How can you avoid this? Well, just like the megapixel race, you really can’t. Video recording devices are simply going to overdo it the way still cameras overdid it, and now we all have hundreds or thousands of dubious images which despite being 10 or 15 megapixels, if you look closely or print too big, have all kinds of weird artifacts in them. It’ll be the same for video. You can choose to record at a lower resolution; 720p (often even VGA/640×480) is just fine, after all, and may even record at the same bitrate, meaning better image quality. And actually look at the lenses on the cameras you buy. Lenses that are bigger across are (generally speaking) better, and every lens has its F numbers printed on it or on its spec sheet. If you’re trying to decide between a few cameras, look at their lenses: if one device maker is shirking on the lens, arguably the most important part of the camera, then you can be sure they shirked elsewhere too. Lastly, don’t buy anything that shoots in 1080i. Interlacing is a monster deserving of its own post.

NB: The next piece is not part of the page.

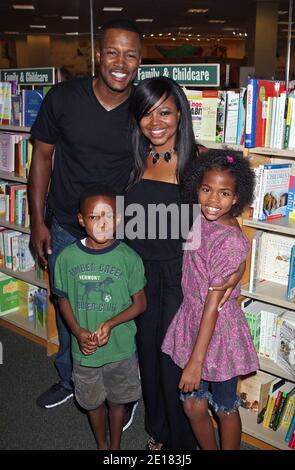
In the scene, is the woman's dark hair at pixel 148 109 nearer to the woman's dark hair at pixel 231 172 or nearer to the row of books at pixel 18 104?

I’d like to say that my issue with inflated video resolutions (and megapixels) is something that will be alleviated by the passage of time, like some of Ebert’s objections to 3D. But the cost of good optics isn’t really coming down, and really, the size of the lens is a physical barrier not likely to be surmounted any time soon. The methods we have for collecting and measuring light aren’t sufficient, and the improvements yet to be made for them will do nothing to help the fact that with bad components, it’s garbage in, garbage out.